Danilo Al-Saed

Personal information
- Full name: Danilo Andrés Al-Saed Alvarado
- Date of birth: 24 February 1999 (age 27)
- Place of birth: Bålsta, Sweden
- Height: 1.78 m (5 ft 10 in)
- Position: Midfielder

Team information
- Current team: HamKam
- Number: 24

Youth career
- FC Järfälla
- Spånga IS FK
- Håbo FF

Senior career*
- Years: Team / Apps / (Gls)
- 2015–2017: Håbo / 53 / (10)
- 2018: Arameisk-Syrianska / 0 / (0)
- 2018–2019: Håbo / 26 / (15)
- 2020: Enköping / 13 / (6)
- 2021–2022: Sandviken / 54 / (9)
- 2023–2024: Sandefjord / 36 / (12)
- 2024–2025: Heerenveen / 6 / (0)
- 2025: → AIK (loan) / 0 / (0)
- 2025–: BK Häcken / 13 / (0)
- 2026–: → HamKam (loan) / 4 / (1)

International career^{‡}
- 2023–: Iraq / 5 / (0)

= Danilo Al-Saed =

Iraqi footballer

Danilo Andrés Al-Saed Alvarado (born 24 February 1999) is a professional footballer who plays as a left winger for HamKam, on loan from BK Häcken. Born in Sweden, he plays for the Iraq national team.

==Club career==
Following a slow career progress, he took a year off football and started again in the sixth tier, Division 4. He eventually moved up the football system to Enköpings SK FK and then Sandvikens IF. A foreign club also showed interest for Al-Saed, this being Norwegian IK Start, but the move did not materialize. Al-Saed stayed in Sandviken, and did not play competitively for Iraq U23 either, stating that his father advised against it.
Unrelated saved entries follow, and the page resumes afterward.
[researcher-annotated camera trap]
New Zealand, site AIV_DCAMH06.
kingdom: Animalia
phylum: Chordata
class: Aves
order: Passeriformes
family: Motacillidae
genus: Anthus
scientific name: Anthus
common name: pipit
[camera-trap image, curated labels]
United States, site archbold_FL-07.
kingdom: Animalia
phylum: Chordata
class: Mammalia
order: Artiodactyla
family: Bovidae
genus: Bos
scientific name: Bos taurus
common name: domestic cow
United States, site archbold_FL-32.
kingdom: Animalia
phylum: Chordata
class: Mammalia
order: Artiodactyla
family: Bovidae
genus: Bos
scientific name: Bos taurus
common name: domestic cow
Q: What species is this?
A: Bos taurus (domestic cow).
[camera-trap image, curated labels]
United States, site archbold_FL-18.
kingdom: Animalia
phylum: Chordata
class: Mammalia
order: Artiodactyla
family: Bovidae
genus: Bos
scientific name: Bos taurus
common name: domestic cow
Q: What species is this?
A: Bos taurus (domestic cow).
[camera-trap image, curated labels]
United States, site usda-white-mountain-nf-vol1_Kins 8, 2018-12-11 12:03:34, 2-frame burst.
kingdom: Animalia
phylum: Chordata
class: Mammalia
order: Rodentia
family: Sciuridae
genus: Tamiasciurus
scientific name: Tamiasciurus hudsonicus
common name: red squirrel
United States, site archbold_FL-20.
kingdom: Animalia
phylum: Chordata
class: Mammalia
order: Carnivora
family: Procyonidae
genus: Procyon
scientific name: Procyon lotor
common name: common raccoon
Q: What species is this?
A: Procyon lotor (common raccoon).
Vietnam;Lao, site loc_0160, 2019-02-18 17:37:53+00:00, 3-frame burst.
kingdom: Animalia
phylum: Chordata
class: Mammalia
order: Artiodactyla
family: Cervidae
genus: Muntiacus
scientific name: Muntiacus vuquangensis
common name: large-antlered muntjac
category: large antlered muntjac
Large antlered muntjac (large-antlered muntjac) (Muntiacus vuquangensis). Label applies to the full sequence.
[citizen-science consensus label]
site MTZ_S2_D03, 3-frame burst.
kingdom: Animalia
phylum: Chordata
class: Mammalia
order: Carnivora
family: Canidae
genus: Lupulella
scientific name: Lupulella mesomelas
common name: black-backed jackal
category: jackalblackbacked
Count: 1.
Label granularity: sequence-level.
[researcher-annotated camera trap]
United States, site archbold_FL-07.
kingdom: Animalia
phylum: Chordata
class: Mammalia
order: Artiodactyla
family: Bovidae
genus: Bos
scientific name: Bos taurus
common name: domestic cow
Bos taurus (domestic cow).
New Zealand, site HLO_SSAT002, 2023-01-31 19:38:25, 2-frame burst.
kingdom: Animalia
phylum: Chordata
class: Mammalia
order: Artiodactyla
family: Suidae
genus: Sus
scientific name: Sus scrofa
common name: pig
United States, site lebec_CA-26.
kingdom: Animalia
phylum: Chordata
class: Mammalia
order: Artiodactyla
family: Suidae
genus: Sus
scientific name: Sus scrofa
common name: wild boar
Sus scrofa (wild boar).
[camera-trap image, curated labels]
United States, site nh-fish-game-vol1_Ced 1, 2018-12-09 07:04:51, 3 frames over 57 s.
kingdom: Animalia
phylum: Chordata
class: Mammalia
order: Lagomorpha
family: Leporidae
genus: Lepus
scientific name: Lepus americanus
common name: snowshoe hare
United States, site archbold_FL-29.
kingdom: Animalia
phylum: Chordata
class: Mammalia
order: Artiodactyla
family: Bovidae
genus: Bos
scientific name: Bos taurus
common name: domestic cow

The move to Norway came one year later, to Sandefjord during the winter transfer window. Performing well in the initial third of the season, with four goals and one assist in ten games, IFK Göteborg were reportedly interested in him.

On 10 January 2025, Al-Saed joined AIK in Sweden on loan until 30 June 2025, with an option to buy.

On 16 July 2025, Al-Saed joined BK Häcken on a contract until end of 2028.

On 21 July 2026, Al-Saed joined Norwegian side HamKam on a loan-deal.

==International career==
In early 2022, Al-Saed was invited to a training camp for the Iraqi U23 national team.

In October 2023, Al-Saed received his first call-up to the Iraqi senior national team for the 2023 Jordan International Tournament.

==Personal life==
Al-Saed hails from Bålsta, and is the son of an Iraqi father and Chilean mother.